Tuesday, May 22, 2012

The Bluest Eye (a.k.a: L’Oeil le plus bleu) by Toni Morrison

Book Summary (from Goodreads.com)

The Bluest Eye is Toni Morrison's first novel, a book heralded for its richness of language and boldness of vision. Set in the author's girlhood hometown of Lorain, Ohio, it tells the story of black, eleven-year-old Pecola Breedlove. Pecola prays for her eyes to turn blue so that she will be as beautiful and beloved as all the blond, blue-eyed children in America. In the autumn of 1941, the year the marigolds in the Breedlove's garden do not bloom, Pecola's life does change--in painful, devastating ways.

With it's vivid evocation of the fear and loneliness at the heart of a child's yearning, and the tragedy of its fulfillment, The Bluest Eye remains one of Toni Morrison's most powerful, unforgettable novels--and a significant work of American fiction.

My Review

This is the first novel I’ve ever read from Toni Morrison. I decided to start form the beginning of her work, as recommended by The Book Lady. I have to say, I loved the book, but it was a hard one. Not because it was in French, the language is not complicated and the story is so beautifully written, that even translated you are transported and you read and read.

The story takes place in 1941; about 20 years before the March on Washington African-Americans were emancipated, but oppression is still there (did it ever leave?). On the other hand, the country is trying to recover from the Great Depression, and the poor are even poorer. A poor neighbourhood, full of worker families is the environment for the whole story’s development.  Claudia and Frieda MacTeer, too young sisters start the telling of the story, as witnesses of events. Pecola, another girl from a broken home, comes to stay with them, while her family recovers from a burning home...incidentally it started burning because her father set it on fire. 

Pecola, as a lot of young girls, doesn’t feel happy with her looks. Add to that the effect that all the “pretty” standards are white, blond girls. See, this was the first time I had to put the book down, fighting tears of rage, remembering how this hasn’t changed much. How the standard of beauty that a lot of girls grow with is just hurtful for them. I remembered my little cousin (by then 4 years old) feeling ugly because her hair was not blond and straight...she has the most beautiful black hair, slightly wavy and green eyes...but no, that’s not how Cinderella looks like is it? Anyway, moving on, this just one of the hard topics in the book, how a tiny girl, reaching puberty is so discontent with her looks, because she is convinced NOBODY will ever love her unless she has blue eyes.

Little by little, we get to know the story behind her drunken father Cholly, why is he in the position he is. Now, this will make you understand his behaviour, but in no way condone it. A child from problematic childhood grows into a man full of grudges, and unfortunately, he takes it on others instead of trying to give a better childhood to his own kids.

Mrs Breedlove (Pauline), Pecola’s mother had a nice childhood, up to a certain point.

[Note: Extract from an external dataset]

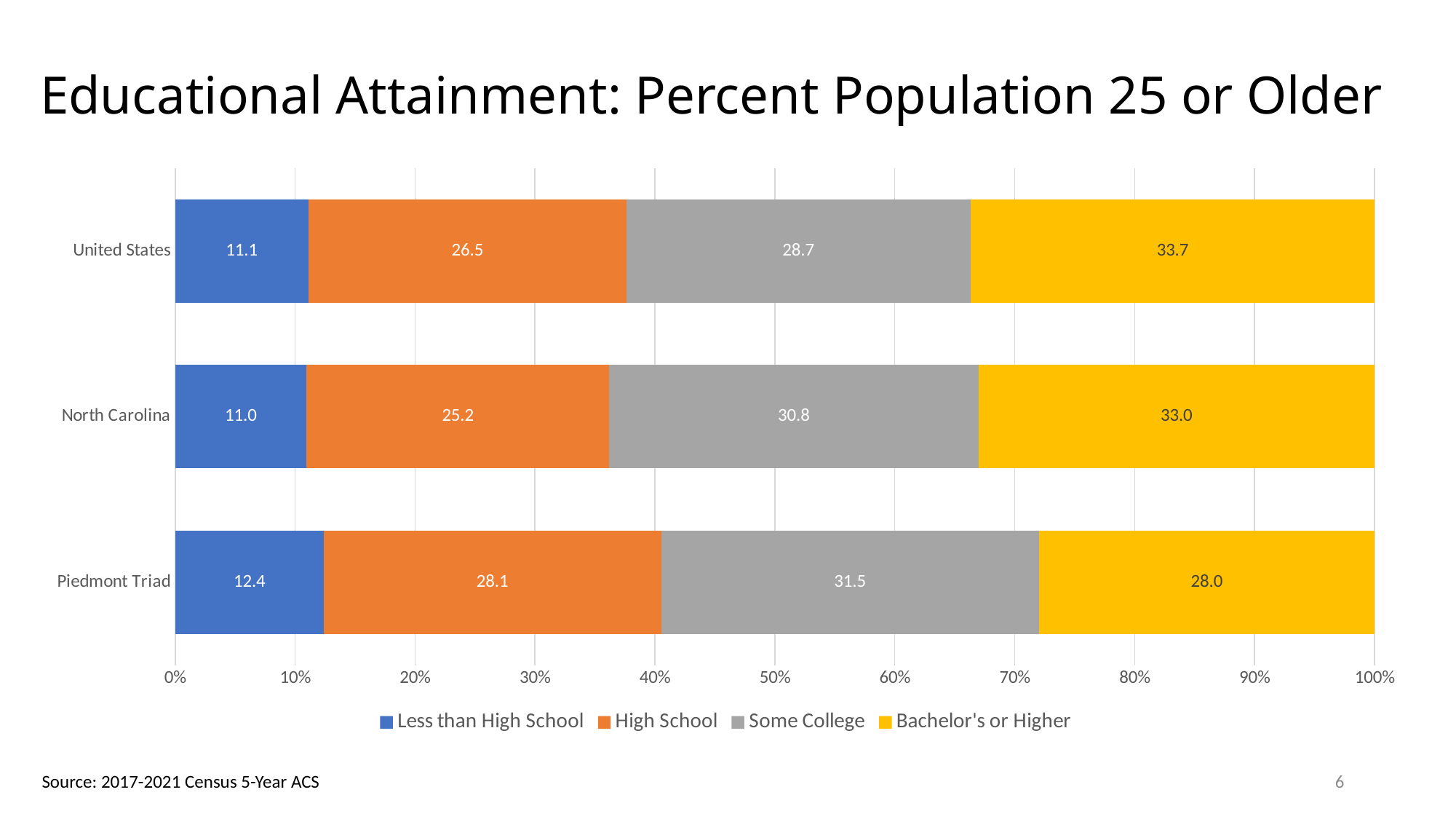
Which region has the highest value for Bachelor's or Higher? United States Which is larger: the Some College value for North Carolina or for the United States? North Carolina What is the value for Some College in the Piedmont Triad? 31.5 What is the value for Bachelor's or Higher in the United States? 33.7 How many series does the legend list? 4 What is the total of the stacked bar for the Piedmont Triad? 100.0 Which region has the lowest value for Less than High School? North Carolina What is the title of the chart? Educational Attainment: Percent Population 25 or Older What kind of chart is shown on the slide? Stacked bar chart What is the value for High School in North Carolina? 25.2 How many regions are shown on the chart? 3 What is the difference between the Bachelor's or Higher values for North Carolina and the Piedmont Triad? 5.0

She fell in love with Cholly and then...well, thing went downhill, and she has been building up bitterness, that again falls over her kids and her household.

Around this family, there’s a gossipy community that will talk about the problems, but sadly won’t help to solve them. Prostitutes with a heart of gold, a con-artist with a conscience, a girl with slightly paler skin that is looked up as “better” than the others because of her looks; all of them secondary characters that little by little takes us to the resolution of the story.

What do I think about the book? It was amazing, you feel every single bit of pain, physical or emotional, and you want to cry quietly for half of the characters. Is NOT a feel good book, but is a powerful one. The way the environment is constructed, as I mentioned, transports you to every house in the community, you feel the scents, the sun or the cold of winter. You want to take Pecola in your arms and tell her that she is a beautiful human being, that nothing happening around her is her fault. You want to slap her fathers and make them snap out of their pain constructed reality.

The book touches different hard subjects. The concept of beauty is just one of them. Morality, injustice all of them aggravated by latent racism and a family that is just not there for a little girl. Because of this, it is not a book to take with you to sleep, trust me; you will feel sometimes so disgusted at situations or at the fact that some of those situations are still common nowadays that you will need time to cool off.  Personally I needed a couple of days to be able to write this, without giving much away, particularly in the parts that made me utterly emotional. 

1 comment:

  1. This book was heartwrenching and hauntingly beautiful... about a year ago we've had a guest lecturer from Radford who was discussing it in great depths with us (as well as Beloved) and she made the reading experience even more special. One of my all time favorite books.